### TASK GOAL:
Report only how many lines below include "camera".

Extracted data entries

====

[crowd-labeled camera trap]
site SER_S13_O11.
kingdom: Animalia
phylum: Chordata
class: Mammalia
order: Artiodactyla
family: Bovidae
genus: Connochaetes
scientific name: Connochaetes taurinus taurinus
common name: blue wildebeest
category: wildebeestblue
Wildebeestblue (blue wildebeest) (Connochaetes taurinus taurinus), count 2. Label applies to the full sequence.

====

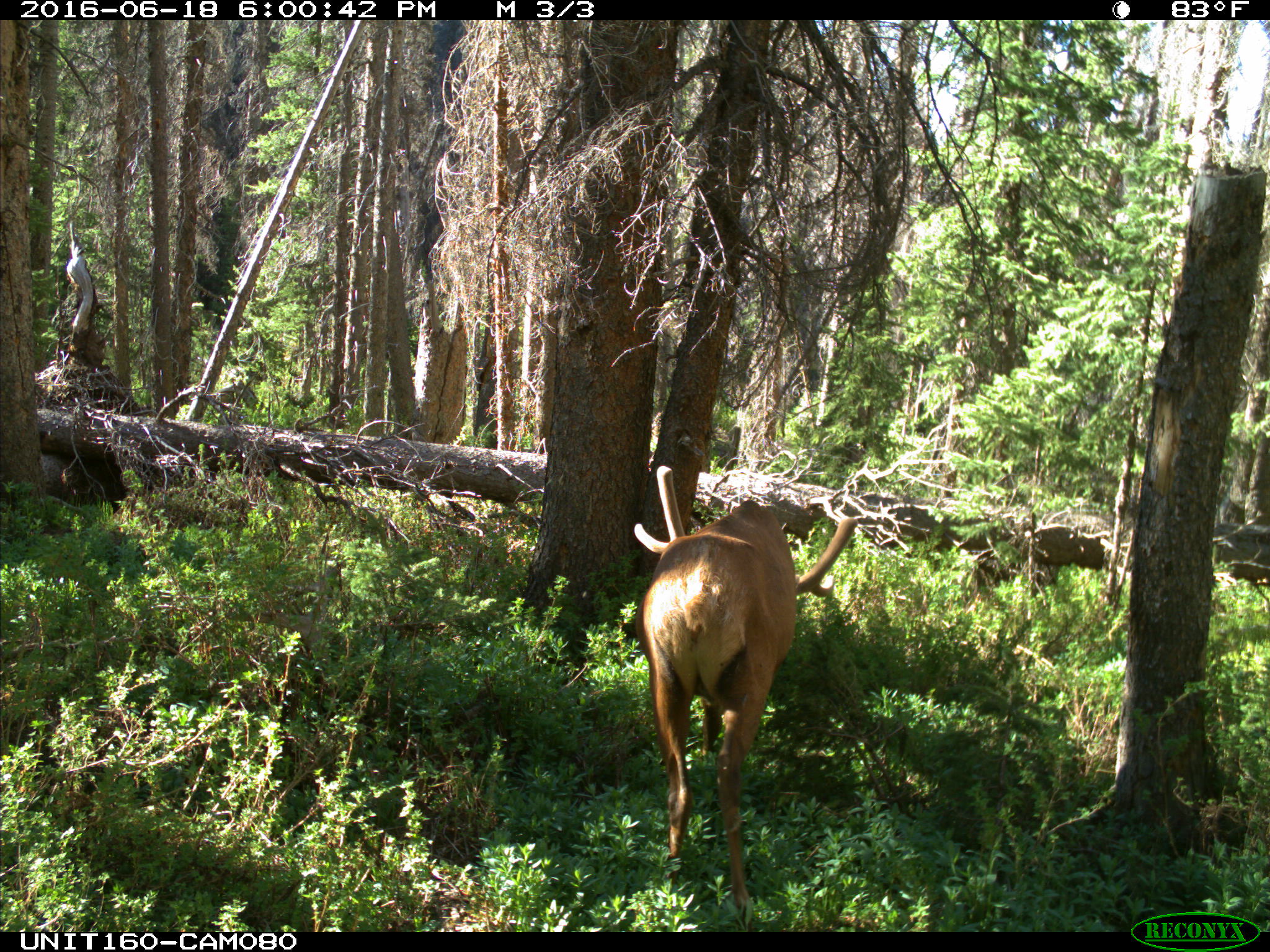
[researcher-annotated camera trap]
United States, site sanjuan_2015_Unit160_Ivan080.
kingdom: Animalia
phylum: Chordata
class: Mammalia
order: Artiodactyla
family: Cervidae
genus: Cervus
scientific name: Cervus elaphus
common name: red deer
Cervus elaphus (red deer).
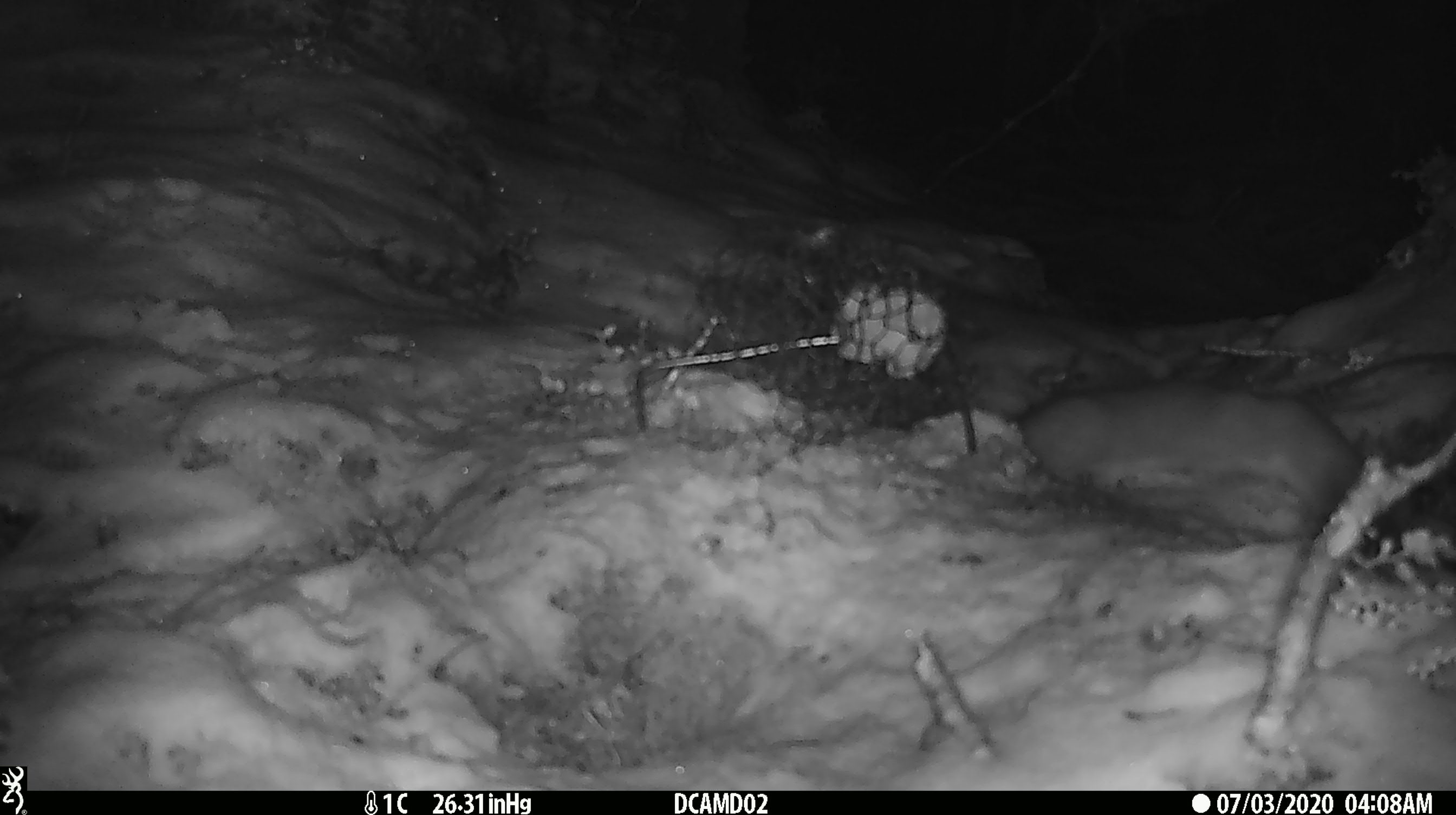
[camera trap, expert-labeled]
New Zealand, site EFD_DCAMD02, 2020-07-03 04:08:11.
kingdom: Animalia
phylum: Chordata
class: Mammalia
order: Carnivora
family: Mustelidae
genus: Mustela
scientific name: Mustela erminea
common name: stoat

====

### THE COMPLETED TASK:
3